Short exercise
How many lines in the records below contain the string "camera"? Reply with the number only.

Record excerpts
————————
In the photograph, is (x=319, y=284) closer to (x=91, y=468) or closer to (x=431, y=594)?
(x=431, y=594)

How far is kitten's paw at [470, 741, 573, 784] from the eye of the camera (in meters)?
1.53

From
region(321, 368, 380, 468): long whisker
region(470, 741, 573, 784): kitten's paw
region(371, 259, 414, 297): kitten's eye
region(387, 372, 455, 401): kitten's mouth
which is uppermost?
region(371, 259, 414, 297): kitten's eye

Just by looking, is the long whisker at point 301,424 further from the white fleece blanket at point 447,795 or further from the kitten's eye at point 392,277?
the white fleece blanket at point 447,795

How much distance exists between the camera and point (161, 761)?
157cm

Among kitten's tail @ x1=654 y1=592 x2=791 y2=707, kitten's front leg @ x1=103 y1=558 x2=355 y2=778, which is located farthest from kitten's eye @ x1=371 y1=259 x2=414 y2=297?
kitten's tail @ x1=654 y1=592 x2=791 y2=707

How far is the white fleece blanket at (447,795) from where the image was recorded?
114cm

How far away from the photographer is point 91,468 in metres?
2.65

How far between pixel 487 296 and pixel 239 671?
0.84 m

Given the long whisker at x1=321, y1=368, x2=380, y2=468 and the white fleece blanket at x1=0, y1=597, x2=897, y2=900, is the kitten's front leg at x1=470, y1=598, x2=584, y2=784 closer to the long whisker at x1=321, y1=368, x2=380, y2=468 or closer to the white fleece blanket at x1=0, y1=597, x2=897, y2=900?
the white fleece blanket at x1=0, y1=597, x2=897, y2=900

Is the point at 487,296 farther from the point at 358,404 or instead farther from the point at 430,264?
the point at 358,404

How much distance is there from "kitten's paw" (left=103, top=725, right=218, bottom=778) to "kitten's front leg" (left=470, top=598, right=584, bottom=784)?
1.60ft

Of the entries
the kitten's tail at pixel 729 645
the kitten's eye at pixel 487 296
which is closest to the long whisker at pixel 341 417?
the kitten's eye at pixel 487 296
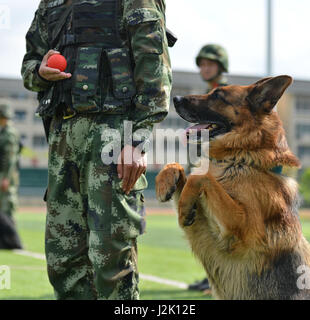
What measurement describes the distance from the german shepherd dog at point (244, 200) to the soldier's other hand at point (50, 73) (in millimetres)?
805

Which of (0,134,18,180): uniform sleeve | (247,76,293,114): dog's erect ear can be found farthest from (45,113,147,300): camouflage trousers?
(0,134,18,180): uniform sleeve

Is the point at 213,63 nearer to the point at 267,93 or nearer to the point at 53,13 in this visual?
the point at 267,93

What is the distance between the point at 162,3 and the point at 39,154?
4017 cm

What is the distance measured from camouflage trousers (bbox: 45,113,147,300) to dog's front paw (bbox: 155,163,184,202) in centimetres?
22

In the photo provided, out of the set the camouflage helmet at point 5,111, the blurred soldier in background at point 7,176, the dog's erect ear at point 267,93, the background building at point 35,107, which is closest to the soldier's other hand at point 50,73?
the dog's erect ear at point 267,93

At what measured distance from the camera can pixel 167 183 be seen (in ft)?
10.4

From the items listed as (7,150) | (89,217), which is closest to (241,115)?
(89,217)

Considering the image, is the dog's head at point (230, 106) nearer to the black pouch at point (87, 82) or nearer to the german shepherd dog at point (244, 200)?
the german shepherd dog at point (244, 200)

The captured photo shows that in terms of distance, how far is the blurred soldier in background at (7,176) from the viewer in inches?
348

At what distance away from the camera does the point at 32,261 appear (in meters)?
7.57

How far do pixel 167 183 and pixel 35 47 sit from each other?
3.94 ft
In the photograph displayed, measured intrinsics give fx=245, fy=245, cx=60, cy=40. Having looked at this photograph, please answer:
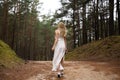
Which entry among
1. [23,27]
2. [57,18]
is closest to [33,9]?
[23,27]

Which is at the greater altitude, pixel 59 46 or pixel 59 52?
pixel 59 46

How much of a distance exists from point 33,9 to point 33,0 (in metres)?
2.28


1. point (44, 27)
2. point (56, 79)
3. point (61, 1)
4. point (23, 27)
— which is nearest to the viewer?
point (56, 79)

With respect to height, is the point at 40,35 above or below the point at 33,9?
below

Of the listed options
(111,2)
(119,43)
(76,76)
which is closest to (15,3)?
(111,2)

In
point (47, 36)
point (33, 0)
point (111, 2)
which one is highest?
point (33, 0)

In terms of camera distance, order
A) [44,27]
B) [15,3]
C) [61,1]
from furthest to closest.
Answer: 1. [44,27]
2. [15,3]
3. [61,1]

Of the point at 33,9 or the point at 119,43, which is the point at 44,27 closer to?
the point at 33,9

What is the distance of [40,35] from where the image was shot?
83.8m

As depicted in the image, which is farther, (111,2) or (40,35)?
(40,35)

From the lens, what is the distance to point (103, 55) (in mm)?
19969

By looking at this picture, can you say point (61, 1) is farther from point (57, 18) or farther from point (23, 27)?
point (23, 27)

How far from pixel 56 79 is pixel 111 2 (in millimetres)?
16127

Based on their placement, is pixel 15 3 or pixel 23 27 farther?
pixel 23 27
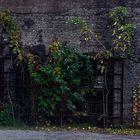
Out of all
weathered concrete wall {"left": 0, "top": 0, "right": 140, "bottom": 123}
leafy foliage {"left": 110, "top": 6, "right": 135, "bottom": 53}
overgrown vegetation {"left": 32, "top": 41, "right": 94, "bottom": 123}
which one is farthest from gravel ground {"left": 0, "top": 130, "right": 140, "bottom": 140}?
leafy foliage {"left": 110, "top": 6, "right": 135, "bottom": 53}

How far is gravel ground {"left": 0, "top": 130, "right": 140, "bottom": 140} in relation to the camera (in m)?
10.2

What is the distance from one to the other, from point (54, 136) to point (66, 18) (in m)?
2.89

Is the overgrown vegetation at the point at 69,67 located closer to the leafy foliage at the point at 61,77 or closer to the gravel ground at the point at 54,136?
the leafy foliage at the point at 61,77

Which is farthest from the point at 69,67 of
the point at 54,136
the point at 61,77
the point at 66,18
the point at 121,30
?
the point at 54,136

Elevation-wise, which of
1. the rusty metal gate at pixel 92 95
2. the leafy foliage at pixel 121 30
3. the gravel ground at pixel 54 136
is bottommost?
the gravel ground at pixel 54 136

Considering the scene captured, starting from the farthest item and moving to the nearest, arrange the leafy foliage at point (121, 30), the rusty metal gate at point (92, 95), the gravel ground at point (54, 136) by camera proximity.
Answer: the rusty metal gate at point (92, 95) < the leafy foliage at point (121, 30) < the gravel ground at point (54, 136)

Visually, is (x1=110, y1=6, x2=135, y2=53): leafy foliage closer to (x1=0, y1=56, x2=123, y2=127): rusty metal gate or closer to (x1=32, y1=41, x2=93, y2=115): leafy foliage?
(x1=0, y1=56, x2=123, y2=127): rusty metal gate

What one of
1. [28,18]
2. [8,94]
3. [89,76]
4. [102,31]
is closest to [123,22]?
[102,31]

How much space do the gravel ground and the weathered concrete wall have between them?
4.43 feet

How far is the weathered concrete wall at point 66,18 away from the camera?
38.7 ft

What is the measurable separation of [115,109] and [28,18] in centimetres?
279

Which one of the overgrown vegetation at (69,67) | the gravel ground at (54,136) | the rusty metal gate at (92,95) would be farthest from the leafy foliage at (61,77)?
the gravel ground at (54,136)

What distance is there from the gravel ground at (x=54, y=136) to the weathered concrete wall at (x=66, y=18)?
1.35m

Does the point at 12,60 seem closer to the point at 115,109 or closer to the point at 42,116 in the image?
the point at 42,116
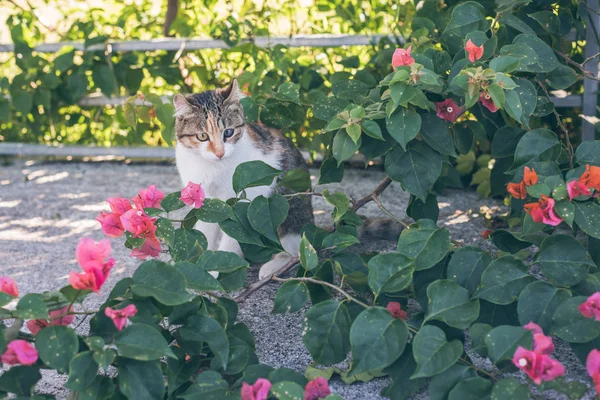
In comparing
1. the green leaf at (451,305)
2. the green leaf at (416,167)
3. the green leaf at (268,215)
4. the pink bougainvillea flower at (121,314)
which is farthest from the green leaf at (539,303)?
the pink bougainvillea flower at (121,314)

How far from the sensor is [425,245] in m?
1.81

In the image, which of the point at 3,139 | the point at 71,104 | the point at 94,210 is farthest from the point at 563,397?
the point at 3,139

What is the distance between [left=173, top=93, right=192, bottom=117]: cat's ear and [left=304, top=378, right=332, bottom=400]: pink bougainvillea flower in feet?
4.17

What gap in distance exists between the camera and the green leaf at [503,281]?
5.64ft

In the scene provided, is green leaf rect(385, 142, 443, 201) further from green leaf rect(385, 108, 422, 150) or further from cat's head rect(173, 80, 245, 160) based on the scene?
cat's head rect(173, 80, 245, 160)

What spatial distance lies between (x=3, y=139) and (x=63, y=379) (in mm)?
2903

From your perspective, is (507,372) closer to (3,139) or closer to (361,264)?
(361,264)

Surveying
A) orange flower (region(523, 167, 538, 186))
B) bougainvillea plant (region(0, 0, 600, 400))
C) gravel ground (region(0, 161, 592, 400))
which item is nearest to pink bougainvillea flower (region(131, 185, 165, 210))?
bougainvillea plant (region(0, 0, 600, 400))

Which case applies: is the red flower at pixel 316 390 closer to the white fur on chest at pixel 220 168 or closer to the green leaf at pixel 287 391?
the green leaf at pixel 287 391

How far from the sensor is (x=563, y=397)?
1681 mm

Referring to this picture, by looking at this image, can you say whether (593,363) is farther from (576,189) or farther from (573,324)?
(576,189)

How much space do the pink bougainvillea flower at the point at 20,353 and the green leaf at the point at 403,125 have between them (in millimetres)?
991

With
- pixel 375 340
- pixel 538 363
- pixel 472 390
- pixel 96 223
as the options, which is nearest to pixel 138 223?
pixel 375 340

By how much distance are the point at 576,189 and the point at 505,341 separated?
1.35 feet
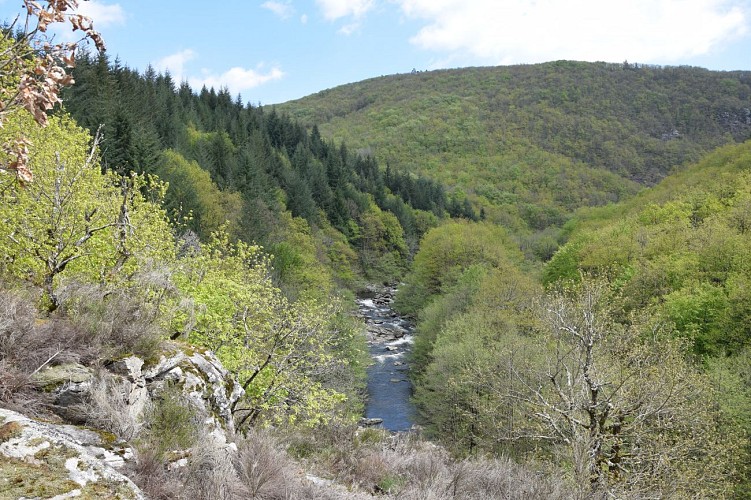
————————
Task solution
9